Icarus or Bust – the Future of Solar Flight

In this month’s blog, Tim Benson, Chair of Powerful Thinking takes us on a sun-powered sky-ride through the ins and outs of solar flight. From a potted history since the first every solar powered plane took off in 1974 to recent developments in technology and the organisations and start ups that are leading the way in the current market.

In 2022 aviation accounted for 2% of global energy-related CO2 emissions, reaching almost 800Mt of CO2e globally. As both passenger and cargo flights return to pre-Covid levels, this is expected to increase by around 3-4% annually. Fuel producers like Neste and BP have made some decent progress with the development of drop in sustainable aviation fuels (SAF), which can reduce these emissions by up to 80%. SAF can be produced from a number of sources, including waste oil and fats, green and municipal waste and non-food crops, but it remains considerably dearer than conventional aviation fuel. Nonetheless, the aviation industry is acutely aware that other factors need to come into play to improve the emissions associated with flying, including more efficient aircraft design and electrification.
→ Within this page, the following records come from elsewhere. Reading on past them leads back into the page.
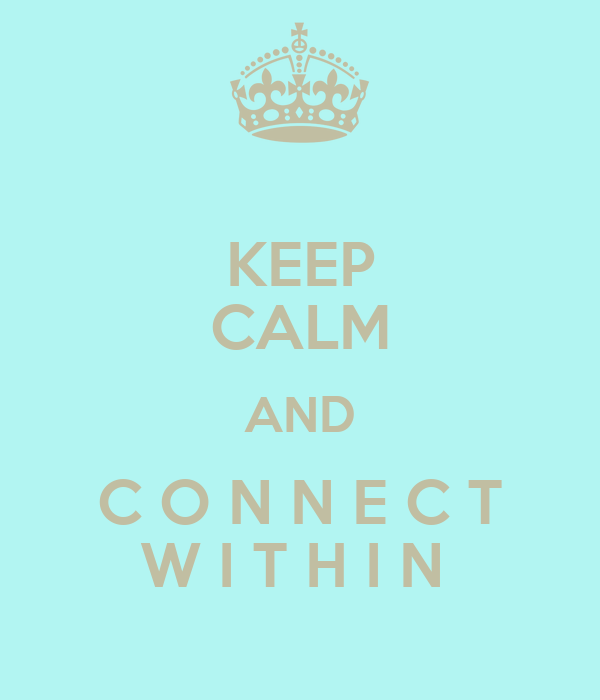 KEEP CALM AND C O N N E C T W I T H I N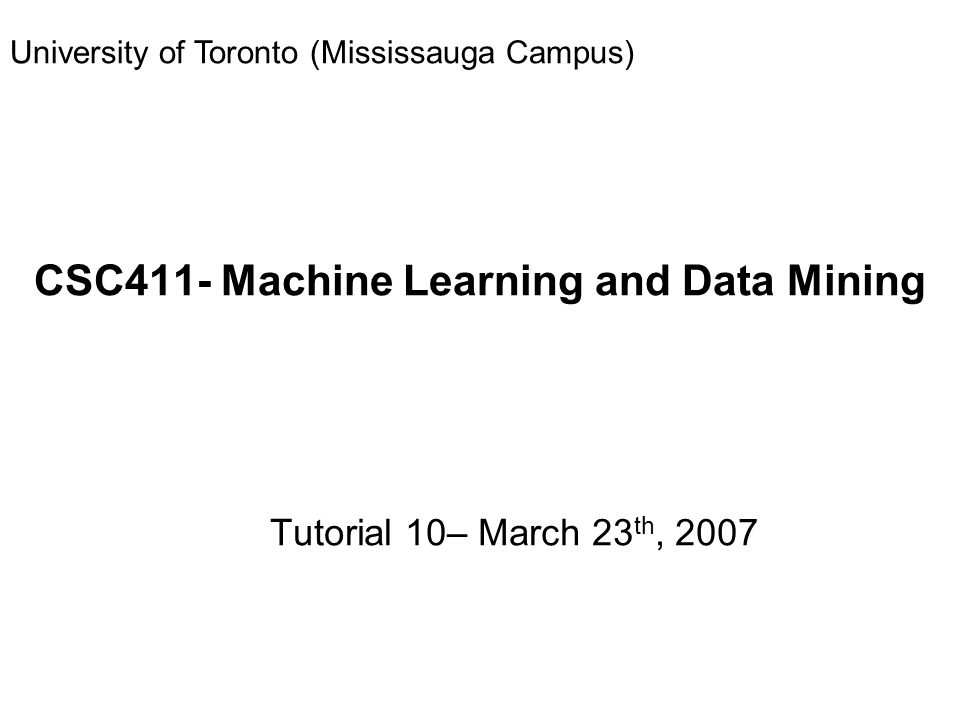CSC411- Machine Learning and Data Mining Tutorial 10– March 23 th, 2007 University of Toronto (Mississauga Campus)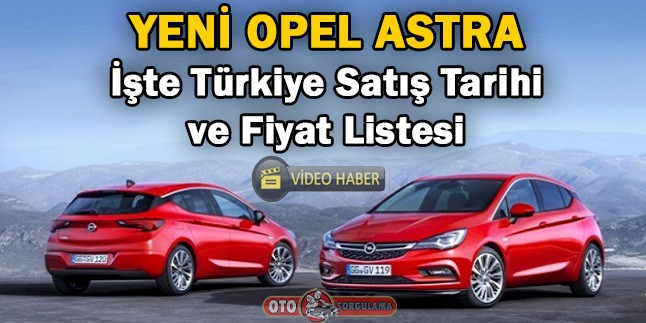 Yeni Opel Astra Satış Tarihi ve Fiyat Listesi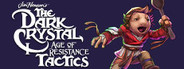 The Dark Crystal: Age of Resistance Tactics System Requirements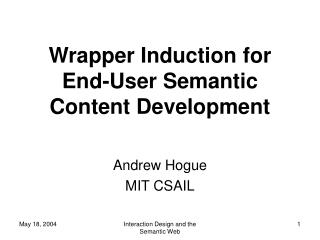Wrapper Induction for End-User Semantic Content Development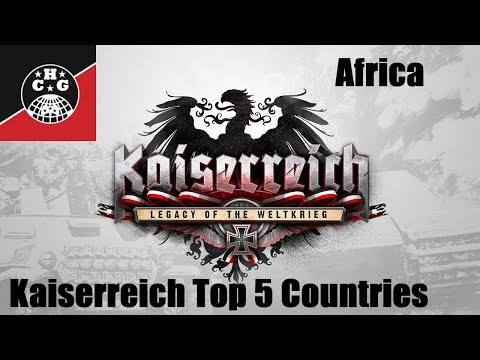 Top 5 Kaiserreich Countries! - Africa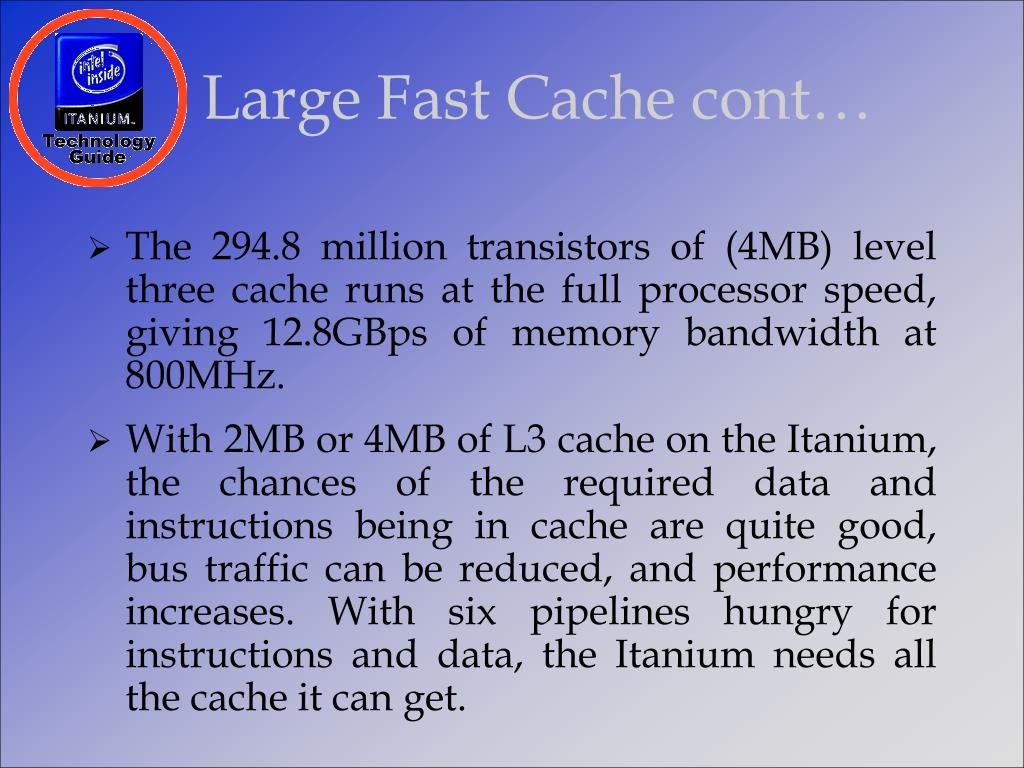 Large Fast Cache cont…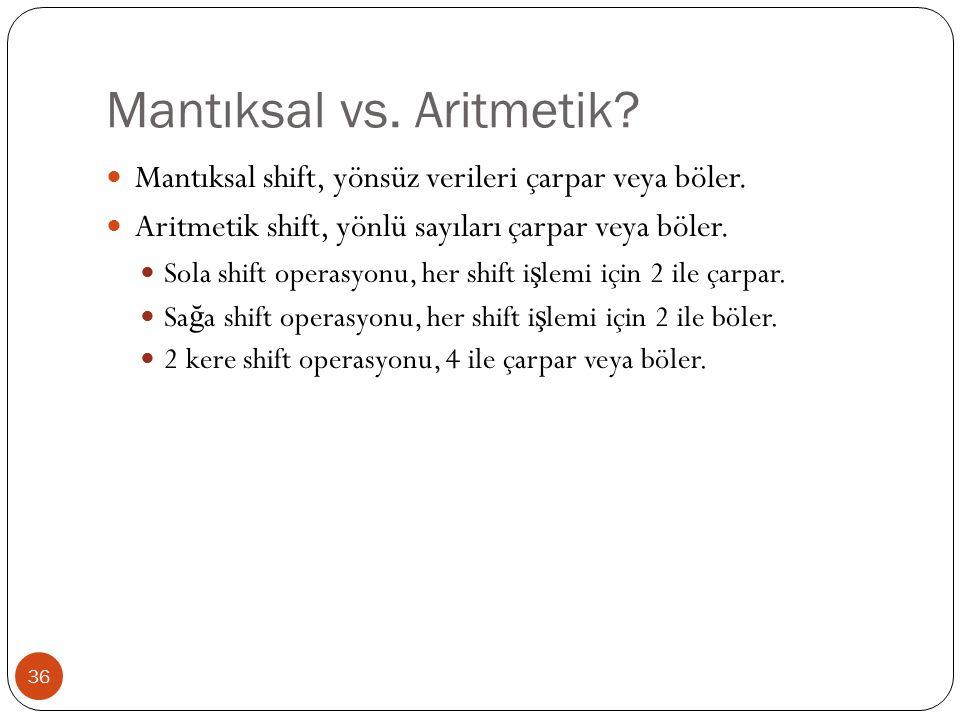 Mantıksal vs.Aritmetik. 36 Mantıksal shift, yönsüz verileri çarpar veya böler.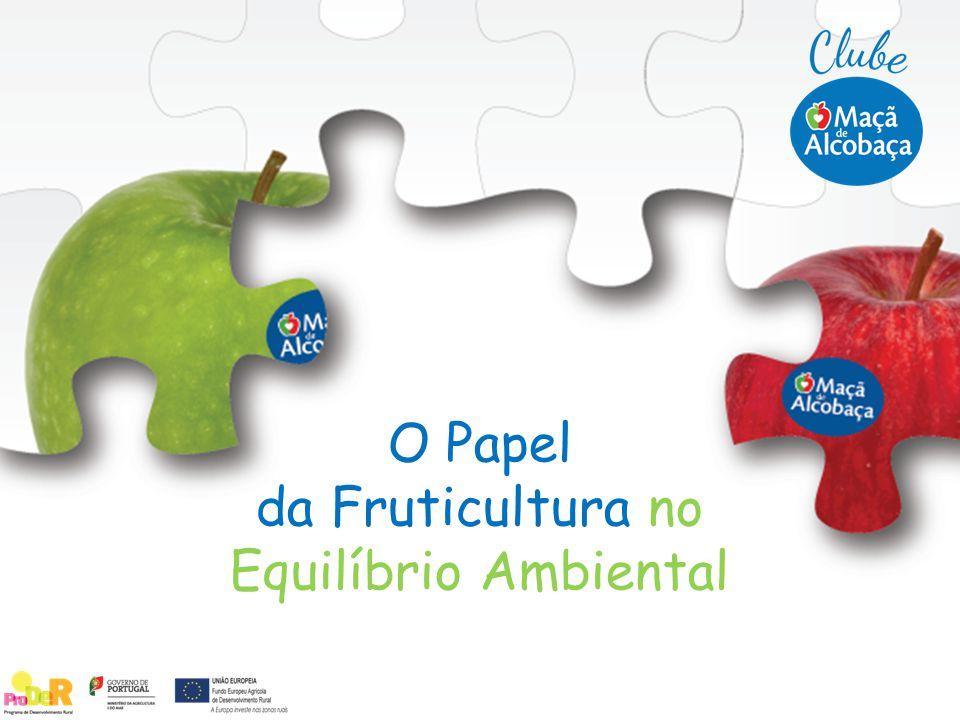 A fruticultura é importante para a preservação de um ambiente equilibrado.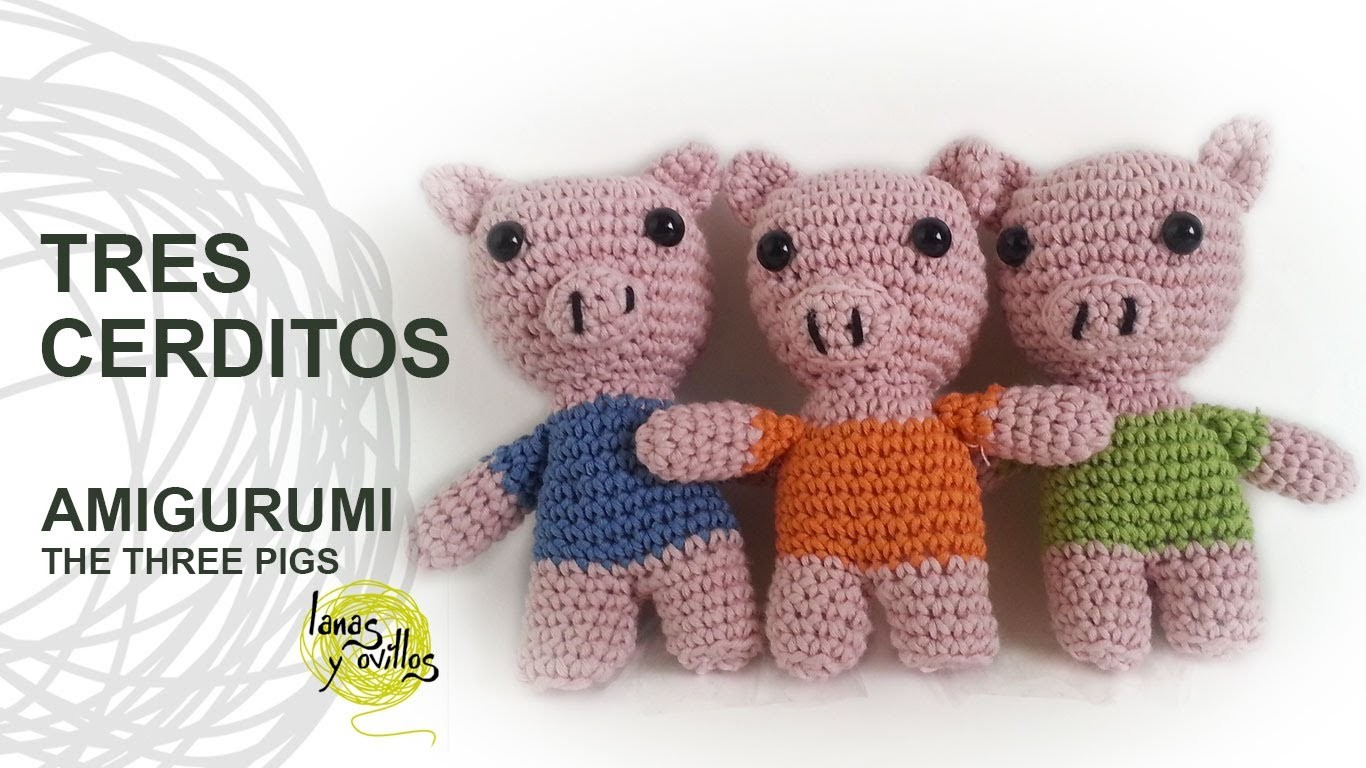 Tutorial Tres Cerditos Amigurumi Three Little Pigs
Cue this month’s blog topic, solar flight. The first ever solar flight took place on 4th November 1974 over the dry lake at Camp Irwin, California. Sunrise I, the brainchild of Astro Flight’s R.J. Boucher, flew for 20 minutes at an altitude of 100m. Since then, the R&D has come a long way, culminating in the first solar powered round the world flight, which was completed on 26th July 2016. This plane, christened Solar Impulse 2, was co-developed and piloted by Swiss explorer Bertrand Piccard and Swiss engineer Bertrand Borschberg. It landed in Abu Dhabi following a 14 month and 25,000 mile round the world trip, during which the plane spent 550 hours airborne – without consuming a single drop of liquid fuel! With a wingspan larger than a B-747 jumbo jet, but only weighing around 2,268Kg, it incorporated a staggering 17,248 photovoltaic solar cells, each one roughly the thickness of a human hair, knitted across its wings and fuselage. During the daytime, these cells basked in the sunlight, charging the plane’s four lithium batteries to keep its propellers spinning through the dark night-time hours.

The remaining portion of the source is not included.